Hosch was one of 16 members of the Referendum Council, which was appointed by the prime minister Malcolm Turnbull and leader of the opposition Bill Shorten on 7 December 2015 "to talk to Australians about changing our Constitution to recognise Aboriginal and Torres Strait Islander peoples". The Council handed down its final report on 30 June 2017.

As of April 2023 she is a member of Chief Executive Women and the NAB Indigenous Advisory Group, as well as a board member of Circus Oz.
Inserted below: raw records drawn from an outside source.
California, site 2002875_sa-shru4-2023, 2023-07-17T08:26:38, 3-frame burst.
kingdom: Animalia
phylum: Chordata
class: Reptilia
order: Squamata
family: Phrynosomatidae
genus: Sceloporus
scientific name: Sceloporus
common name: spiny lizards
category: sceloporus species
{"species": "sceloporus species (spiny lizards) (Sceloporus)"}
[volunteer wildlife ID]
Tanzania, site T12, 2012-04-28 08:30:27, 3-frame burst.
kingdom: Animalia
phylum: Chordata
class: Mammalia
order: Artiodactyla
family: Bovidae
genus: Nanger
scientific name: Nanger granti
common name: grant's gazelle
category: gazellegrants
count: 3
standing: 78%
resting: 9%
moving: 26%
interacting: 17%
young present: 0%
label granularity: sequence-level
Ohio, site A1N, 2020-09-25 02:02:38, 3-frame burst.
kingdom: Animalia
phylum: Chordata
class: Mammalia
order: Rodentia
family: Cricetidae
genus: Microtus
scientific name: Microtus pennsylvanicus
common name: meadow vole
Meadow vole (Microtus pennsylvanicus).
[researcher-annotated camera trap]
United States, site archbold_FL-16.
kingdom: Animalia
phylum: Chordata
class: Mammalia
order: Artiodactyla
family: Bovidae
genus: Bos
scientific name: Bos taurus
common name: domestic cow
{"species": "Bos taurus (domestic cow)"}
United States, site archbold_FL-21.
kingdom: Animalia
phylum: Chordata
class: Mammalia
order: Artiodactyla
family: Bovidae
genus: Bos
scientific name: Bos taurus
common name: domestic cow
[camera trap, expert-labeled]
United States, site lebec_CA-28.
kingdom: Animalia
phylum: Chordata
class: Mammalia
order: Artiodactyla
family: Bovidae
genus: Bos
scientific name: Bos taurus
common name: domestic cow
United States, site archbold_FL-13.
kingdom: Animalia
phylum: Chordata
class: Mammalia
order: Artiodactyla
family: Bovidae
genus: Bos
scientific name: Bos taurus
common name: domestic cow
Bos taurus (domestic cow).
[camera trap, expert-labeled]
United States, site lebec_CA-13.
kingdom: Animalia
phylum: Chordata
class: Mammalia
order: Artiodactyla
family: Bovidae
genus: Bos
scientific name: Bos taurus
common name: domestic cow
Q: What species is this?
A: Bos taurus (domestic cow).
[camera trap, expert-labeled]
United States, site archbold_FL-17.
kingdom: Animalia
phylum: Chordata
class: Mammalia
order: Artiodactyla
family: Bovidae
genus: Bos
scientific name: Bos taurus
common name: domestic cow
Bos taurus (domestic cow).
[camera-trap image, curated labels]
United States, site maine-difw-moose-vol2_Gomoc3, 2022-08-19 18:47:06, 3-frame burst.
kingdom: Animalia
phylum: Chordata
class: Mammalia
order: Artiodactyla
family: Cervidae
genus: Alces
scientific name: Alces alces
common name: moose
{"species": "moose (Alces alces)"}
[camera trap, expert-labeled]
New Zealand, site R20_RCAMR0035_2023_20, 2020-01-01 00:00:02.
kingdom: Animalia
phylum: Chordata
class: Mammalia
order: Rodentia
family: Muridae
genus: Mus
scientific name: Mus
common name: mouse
She joined the board of the Coaxial Foundation in 2024.

==Recognition==
- 2013: Named in the South Australian Women's Honour Roll.
- 2012, 2013, and 2015: Recognised in the list of "100 Women of Influence" Awards run by Westpac and the Australian Financial Review.
- 2014: Nominated in the Human Rights category of Daily Life Women of the Year.
- 2015: Named in the Australian Women's Weekly Power List of Australia's 50 most powerful women.
- 2021: Listed as 6th in "the top 10 most culturally powerful people in Australia" by the Australian Financial Review.
- 2021: South Australian of the Year.
- November 2022: The Sydney Morning Heralds Sunday Life listed Hosch as one of 25 trailblazers: "women reshaping Australia".
- 2026 Australia Day Honours: Member of the Order of Australia for "significant service to the community through social policy, and as an advocate for diversity and inclusion"

==Personal life==
Hosch has a daughter.

== Oral history ==
Hosch has been interviewed twice for the Seven Years On - continuing life histories of Aboriginal leaders project, once in 2002, and again in 2017. These recordings can be found at the National Library of Australia.